▸ Stated task A
According to the ANSYS blog post, which software lets researchers simplify a compressor rig's geometry into a few passages?

▸ Excerpt
------------------------------

Researchers Simplify Gas Turbine Simulations to Accurately Study Aeromechanics | ANSYS Blog

Researchers Simplify Gas Turbine Simulations to Accurately Study Aeromechanics | ANSYS Blog

June 20th, 2019

One of the biggest challenges in the gas turbine industry is predicting aeromechanics. This is concerning because the aeromechanical failure of an engine’s blades could damage an aircraft and risk lives.

ANSYS CFX enables researchers to simplify the geometry of a compressor rig into a few passages. This significantly reduces the computational time of the simulation.

Engineers could use the geometry of a turbine’s full wheel to create 3D simulations that investigate multirow effects and aeromechanics. However, these wheels contain complicated blade geometries that make the gas turbine simulation computationally expensive and time-consuming.

Some methods can reduce the geometry to a few passages, but they involve approximations that reduce accuracy. These approximations are often not acceptable in aeromechanics because they change the frequency content of the flow, which is critical to calculating the aeromechanical response of blade rows.

To address this challenge, a team consisting of the GUIde consortium, Duke University’s Aeroelasticity Group and the Zucrow labs in Purdue University started a project to simplify the process needed to understand how multirow interactions cause aeromechanical failure in a gas turbine’s compressor. The idea is to reduce the geometry while maintaining the accuracy of a full wheel simulation.

------------------------------

▸ Source data
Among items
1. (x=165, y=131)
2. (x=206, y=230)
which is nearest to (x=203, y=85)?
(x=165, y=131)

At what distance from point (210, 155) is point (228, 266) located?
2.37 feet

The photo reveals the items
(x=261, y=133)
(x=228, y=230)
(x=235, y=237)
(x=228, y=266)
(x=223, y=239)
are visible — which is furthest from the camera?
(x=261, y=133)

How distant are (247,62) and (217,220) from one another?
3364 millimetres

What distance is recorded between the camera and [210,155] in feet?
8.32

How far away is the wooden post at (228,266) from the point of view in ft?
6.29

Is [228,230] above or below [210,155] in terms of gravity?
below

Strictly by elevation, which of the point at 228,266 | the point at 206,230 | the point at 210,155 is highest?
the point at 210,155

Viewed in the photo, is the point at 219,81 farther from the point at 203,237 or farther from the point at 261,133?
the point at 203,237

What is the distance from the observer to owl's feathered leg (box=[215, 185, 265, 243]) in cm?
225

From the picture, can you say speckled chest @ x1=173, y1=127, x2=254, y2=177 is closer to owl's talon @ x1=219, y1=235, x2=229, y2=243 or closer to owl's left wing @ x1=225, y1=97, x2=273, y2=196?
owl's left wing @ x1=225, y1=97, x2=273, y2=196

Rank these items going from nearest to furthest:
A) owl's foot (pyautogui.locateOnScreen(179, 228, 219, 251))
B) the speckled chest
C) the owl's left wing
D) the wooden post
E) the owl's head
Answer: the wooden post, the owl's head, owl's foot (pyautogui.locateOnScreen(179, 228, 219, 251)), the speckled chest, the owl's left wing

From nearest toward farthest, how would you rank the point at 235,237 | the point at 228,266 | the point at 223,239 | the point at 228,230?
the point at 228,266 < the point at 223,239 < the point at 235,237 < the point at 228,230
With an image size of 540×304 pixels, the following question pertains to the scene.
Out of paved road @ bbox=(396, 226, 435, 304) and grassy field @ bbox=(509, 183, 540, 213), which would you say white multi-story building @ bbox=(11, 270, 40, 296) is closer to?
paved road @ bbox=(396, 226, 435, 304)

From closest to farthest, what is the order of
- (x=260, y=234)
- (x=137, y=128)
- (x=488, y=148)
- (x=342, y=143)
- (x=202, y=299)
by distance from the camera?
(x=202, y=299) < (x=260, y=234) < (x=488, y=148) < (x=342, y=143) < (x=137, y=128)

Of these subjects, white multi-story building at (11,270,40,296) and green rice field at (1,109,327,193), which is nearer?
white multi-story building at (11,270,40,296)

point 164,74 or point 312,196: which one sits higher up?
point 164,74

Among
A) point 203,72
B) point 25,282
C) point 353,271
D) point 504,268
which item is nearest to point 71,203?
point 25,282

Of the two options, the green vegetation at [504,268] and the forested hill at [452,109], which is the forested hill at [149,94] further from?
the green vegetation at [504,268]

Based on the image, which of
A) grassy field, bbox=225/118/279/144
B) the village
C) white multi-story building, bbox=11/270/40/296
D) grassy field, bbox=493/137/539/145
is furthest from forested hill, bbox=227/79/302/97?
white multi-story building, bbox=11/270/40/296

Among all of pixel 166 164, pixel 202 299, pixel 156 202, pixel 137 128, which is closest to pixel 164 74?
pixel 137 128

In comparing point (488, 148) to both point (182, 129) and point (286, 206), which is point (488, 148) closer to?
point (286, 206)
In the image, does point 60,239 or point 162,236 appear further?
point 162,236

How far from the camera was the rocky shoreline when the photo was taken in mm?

------------------------------

▸ Stated task B
Rewrite the rows from the start through the line that contains "Answer: the wooden", with "elevation" changed to "height" and everything else left as is.

▸ Task answer A
ANSYS CFX

▸ Task answer B
Among items
1. (x=165, y=131)
2. (x=206, y=230)
which is nearest to (x=203, y=85)?
(x=165, y=131)

At what distance from point (210, 155) is point (228, 266) located?
2.37 feet

The photo reveals the items
(x=261, y=133)
(x=228, y=230)
(x=235, y=237)
(x=228, y=266)
(x=223, y=239)
are visible — which is furthest from the camera?
(x=261, y=133)

How distant are (247,62) and (217,220) from one another?
3364 millimetres

What distance is recorded between the camera and [210,155] in feet?
8.32

How far away is the wooden post at (228,266) from the point of view in ft?
6.29

Is [228,230] above or below [210,155] in terms of gravity?
below

Strictly by height, which of the point at 228,266 | the point at 206,230 | the point at 210,155 is highest?
the point at 210,155

Viewed in the photo, is the point at 219,81 farther from the point at 203,237 or farther from the point at 261,133?
the point at 203,237

What is the distance from the observer to owl's feathered leg (box=[215, 185, 265, 243]) in cm?
225

From the picture, can you say speckled chest @ x1=173, y1=127, x2=254, y2=177 is closer to owl's talon @ x1=219, y1=235, x2=229, y2=243 or closer to owl's left wing @ x1=225, y1=97, x2=273, y2=196?
owl's left wing @ x1=225, y1=97, x2=273, y2=196

Rank these items going from nearest to furthest:
A) owl's foot (pyautogui.locateOnScreen(179, 228, 219, 251))
B) the speckled chest
C) the owl's left wing
D) the wooden post
E) the owl's head
Answer: the wooden post, the owl's head, owl's foot (pyautogui.locateOnScreen(179, 228, 219, 251)), the speckled chest, the owl's left wing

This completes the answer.